## SHORT PROBLEM
In the records below, the line that contains "At what distance from point" marks the start. Copy it and each line after it through the end, exactly, without pictures.

## EXTRACTED INFORMATION
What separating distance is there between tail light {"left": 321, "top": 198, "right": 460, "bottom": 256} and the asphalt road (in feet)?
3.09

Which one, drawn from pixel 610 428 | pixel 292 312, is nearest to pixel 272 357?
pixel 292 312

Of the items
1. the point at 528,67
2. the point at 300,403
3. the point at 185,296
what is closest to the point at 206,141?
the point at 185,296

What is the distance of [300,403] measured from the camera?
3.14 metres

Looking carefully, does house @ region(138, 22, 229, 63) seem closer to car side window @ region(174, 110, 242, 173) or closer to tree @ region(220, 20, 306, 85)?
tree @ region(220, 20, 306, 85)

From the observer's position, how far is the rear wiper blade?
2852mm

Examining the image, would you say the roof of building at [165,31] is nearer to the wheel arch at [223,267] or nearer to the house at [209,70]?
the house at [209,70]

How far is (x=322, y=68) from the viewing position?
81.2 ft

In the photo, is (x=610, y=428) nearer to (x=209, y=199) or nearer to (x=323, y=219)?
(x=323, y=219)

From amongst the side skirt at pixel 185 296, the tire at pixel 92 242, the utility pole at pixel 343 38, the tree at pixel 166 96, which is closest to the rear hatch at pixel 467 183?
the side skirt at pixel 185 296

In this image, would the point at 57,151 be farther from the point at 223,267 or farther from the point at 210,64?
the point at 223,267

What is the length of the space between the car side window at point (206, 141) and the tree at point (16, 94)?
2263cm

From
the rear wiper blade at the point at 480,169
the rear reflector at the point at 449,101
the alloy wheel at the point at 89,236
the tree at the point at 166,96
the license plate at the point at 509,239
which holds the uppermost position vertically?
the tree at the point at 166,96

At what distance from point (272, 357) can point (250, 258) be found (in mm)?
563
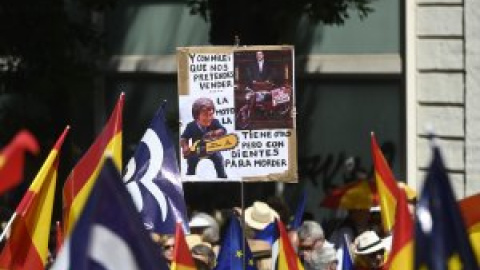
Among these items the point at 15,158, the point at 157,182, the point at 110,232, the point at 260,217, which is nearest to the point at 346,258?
the point at 157,182

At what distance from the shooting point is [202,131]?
11062 mm

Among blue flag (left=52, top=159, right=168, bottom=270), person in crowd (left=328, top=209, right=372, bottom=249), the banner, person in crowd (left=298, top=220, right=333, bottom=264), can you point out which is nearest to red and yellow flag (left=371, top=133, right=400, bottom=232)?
the banner

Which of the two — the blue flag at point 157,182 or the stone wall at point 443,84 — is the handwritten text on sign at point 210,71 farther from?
the stone wall at point 443,84

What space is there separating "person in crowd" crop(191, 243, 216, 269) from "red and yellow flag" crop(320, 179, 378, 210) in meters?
2.10

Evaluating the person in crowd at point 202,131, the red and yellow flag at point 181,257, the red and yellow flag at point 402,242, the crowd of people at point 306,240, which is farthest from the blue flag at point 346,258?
the red and yellow flag at point 402,242

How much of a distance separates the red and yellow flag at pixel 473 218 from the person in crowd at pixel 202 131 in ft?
6.55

## OUTPUT
At what distance from point (272, 357) can point (250, 258) be found (in mm)?
563
Among these items the point at 15,158, the point at 157,182, the point at 110,232, the point at 260,217, which is nearest to the point at 346,258?
the point at 157,182

At what distance from the shooting point is [202,131]?
11062 mm

Among blue flag (left=52, top=159, right=168, bottom=270), person in crowd (left=328, top=209, right=372, bottom=249), the banner, person in crowd (left=298, top=220, right=333, bottom=264), can you point out which is nearest to red and yellow flag (left=371, top=133, right=400, bottom=232)?
the banner

Which of the two — the blue flag at point 157,182 or the stone wall at point 443,84 — is the handwritten text on sign at point 210,71 farther from?
the stone wall at point 443,84

What space is there separating "person in crowd" crop(191, 243, 216, 269) from "red and yellow flag" crop(320, 179, 378, 210) in meters?
2.10

Evaluating the person in crowd at point 202,131, the red and yellow flag at point 181,257, the red and yellow flag at point 402,242, the crowd of people at point 306,240, which is farthest from the blue flag at point 346,258?
the red and yellow flag at point 402,242

How much of a distance separates the red and yellow flag at pixel 473 218 from the person in crowd at pixel 202 131 in ft?
6.55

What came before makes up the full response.